Shouldn't the /admin directory be disallowed from the robots.txt

This topic was automatically closed 365 days after the last reply. New replies are no longer allowed.
7 years ago
Some admin pages are showing up in Google searches on our NopCommerce deployment.

Example page: https://store.domain.tld/admin/customer/Edit/1

Somehow, it has details to the page, who the customer is, etc, even though the page forces a redirect.

Shouldn't the /admin directory be disallowed from the robots.txt?

I am looking at the code and it is not excluded.
https://github.com/nopSolutions/nopCommerce/blob/develop/src/Presentation/Nop.Web/Controllers/CommonController.cs

I can add the exclusion, but admin requires a login anyway.

Why and how are pages from /admin showing up?
7 years ago
We found this post: https://www.nopcommerce.com/boards/t/37032/builtinsearch_engine_recordcom-is-this-some-spam-or-.aspx

Turns out that there is a builtin@search_engine_record.com account. On our system it was a member of the administrators group. My guess is that it shouldn't be an administrator and that this is the cause.

Now, how did this user become and administrator?
7 years ago
rhyous wrote:
Shouldn't the /admin directory be disallowed from the robots.txt?

Sure. I've just created a work item. But anyway guests don't have access to admin area

rhyous wrote:
Turns out that there is a builtin@search_engine_record.com account. On our system it was a member of the administrators group.
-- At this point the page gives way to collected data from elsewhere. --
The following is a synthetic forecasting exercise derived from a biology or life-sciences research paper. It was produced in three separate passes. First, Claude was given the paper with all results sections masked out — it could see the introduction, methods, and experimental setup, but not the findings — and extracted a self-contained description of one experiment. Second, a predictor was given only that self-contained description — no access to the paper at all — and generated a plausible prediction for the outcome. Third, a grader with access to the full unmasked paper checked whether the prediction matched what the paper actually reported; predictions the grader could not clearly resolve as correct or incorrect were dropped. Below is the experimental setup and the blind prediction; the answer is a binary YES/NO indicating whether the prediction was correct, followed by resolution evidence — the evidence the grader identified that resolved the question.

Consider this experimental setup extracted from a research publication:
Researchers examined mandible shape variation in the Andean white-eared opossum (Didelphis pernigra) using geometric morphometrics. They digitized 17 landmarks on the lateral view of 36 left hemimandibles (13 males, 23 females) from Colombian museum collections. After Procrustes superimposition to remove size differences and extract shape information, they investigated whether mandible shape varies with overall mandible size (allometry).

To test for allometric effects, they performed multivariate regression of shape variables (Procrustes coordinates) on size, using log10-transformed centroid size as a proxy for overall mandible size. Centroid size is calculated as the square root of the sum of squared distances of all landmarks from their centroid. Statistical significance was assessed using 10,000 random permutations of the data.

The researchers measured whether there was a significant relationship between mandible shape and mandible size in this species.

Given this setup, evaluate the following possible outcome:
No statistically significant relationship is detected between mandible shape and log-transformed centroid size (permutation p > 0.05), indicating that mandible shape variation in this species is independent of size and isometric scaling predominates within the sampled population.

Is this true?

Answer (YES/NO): NO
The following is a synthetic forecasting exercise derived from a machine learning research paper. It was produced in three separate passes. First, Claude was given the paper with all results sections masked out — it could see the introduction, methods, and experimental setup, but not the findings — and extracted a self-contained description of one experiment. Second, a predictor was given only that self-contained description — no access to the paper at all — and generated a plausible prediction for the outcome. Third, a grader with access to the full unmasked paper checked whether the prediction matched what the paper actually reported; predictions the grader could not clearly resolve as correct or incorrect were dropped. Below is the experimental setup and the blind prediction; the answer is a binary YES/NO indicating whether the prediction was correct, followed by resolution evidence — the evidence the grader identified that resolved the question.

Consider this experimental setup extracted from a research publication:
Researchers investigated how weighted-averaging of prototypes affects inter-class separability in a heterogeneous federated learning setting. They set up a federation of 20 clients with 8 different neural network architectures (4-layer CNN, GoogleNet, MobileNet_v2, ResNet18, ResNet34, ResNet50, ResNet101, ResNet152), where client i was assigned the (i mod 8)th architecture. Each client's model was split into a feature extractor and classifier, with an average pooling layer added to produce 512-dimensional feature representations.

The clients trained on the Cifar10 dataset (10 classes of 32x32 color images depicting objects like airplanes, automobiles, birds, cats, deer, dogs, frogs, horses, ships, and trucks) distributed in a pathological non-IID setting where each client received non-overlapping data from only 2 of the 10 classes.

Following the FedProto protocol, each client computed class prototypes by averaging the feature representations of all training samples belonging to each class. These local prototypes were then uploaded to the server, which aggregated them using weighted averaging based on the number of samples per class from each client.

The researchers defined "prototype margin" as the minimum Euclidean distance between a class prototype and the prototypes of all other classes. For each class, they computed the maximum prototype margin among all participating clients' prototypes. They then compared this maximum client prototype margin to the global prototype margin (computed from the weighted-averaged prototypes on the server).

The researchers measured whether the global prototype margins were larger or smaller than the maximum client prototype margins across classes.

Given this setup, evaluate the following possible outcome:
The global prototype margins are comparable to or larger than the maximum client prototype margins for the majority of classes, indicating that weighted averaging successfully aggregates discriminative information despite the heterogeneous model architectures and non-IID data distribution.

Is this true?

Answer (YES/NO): NO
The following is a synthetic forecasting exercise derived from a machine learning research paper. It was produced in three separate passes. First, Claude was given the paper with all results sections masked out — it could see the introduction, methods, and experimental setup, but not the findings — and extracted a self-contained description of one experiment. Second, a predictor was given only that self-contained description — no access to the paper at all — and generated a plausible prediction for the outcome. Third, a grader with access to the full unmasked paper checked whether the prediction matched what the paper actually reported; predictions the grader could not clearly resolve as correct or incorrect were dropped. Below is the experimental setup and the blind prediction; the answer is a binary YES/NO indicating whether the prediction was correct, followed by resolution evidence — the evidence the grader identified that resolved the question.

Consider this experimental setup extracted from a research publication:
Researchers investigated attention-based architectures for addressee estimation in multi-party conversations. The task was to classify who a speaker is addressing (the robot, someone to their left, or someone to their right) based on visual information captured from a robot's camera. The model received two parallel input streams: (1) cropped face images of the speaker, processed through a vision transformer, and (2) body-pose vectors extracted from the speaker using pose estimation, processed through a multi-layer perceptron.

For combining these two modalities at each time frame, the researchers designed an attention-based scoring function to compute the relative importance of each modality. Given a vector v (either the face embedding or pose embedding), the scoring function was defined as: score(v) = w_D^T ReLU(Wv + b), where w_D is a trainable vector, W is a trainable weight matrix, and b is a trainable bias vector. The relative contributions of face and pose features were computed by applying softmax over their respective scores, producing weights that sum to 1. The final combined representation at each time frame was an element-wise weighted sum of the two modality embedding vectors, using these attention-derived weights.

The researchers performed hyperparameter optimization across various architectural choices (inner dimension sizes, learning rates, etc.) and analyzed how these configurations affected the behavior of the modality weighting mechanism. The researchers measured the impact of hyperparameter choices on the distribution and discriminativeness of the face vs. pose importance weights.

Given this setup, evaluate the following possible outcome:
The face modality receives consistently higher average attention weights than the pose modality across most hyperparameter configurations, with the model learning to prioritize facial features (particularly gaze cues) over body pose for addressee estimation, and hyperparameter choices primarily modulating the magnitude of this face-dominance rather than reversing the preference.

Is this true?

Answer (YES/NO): NO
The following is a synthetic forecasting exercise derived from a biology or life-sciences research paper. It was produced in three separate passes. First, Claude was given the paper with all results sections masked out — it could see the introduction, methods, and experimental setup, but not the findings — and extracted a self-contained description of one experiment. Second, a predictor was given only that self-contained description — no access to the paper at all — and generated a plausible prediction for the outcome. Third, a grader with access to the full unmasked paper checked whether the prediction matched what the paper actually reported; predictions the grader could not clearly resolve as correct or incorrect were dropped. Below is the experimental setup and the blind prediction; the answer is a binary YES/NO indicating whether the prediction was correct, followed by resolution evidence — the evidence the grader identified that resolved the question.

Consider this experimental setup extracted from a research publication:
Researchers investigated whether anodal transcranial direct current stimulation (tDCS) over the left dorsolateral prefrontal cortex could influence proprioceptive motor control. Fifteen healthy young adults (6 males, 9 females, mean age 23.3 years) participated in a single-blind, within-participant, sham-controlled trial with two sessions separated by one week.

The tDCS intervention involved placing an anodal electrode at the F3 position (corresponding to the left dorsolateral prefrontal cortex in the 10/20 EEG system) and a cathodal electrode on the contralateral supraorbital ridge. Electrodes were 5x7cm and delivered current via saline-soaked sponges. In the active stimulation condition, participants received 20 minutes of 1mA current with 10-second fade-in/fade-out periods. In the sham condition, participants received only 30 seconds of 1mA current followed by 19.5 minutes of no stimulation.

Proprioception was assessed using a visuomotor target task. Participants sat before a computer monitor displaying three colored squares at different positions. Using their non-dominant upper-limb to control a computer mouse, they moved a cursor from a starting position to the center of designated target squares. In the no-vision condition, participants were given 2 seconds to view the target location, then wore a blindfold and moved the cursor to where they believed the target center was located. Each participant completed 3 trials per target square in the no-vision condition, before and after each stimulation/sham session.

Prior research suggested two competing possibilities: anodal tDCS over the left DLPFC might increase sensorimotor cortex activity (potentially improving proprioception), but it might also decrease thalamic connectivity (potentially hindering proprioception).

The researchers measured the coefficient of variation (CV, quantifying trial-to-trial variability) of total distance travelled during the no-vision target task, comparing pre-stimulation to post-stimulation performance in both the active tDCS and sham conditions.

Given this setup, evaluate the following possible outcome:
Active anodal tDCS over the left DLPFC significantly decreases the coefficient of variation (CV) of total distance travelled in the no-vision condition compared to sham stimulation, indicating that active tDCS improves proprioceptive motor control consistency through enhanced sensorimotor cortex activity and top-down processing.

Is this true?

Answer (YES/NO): YES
My guess is that it shouldn't be an administrator and that this is the cause.

Now, how did this user become and administrator?

Of course, it should not be in this role. Otherwise, search engines will have access to admin area. But this customer record is not in this role by default. I presume somebody added it to it
7 years ago
Thanks. I appreciate you creating a work item.
6 years ago
Dear Andrei and nopCommerce team,

Sorry to reopen this case, but I saw that with nopCommerce version 3.90 this issue has been solved by adding /admin/* to the robots.txt. Adding sites to the robots.txt file actually won't prevent Google & co. from crawling these sites, they simply won't show in the search result. See also: https://stackoverflow.com/a/18316292

Hence, I would, if I may, recommend using the following code (meta tag) on the admin layout page to prohibit search engines from even crawling these pages:

<meta name="robots" content="noindex">


Best, Max
This topic was automatically closed 365 days after the last reply. New replies are no longer allowed.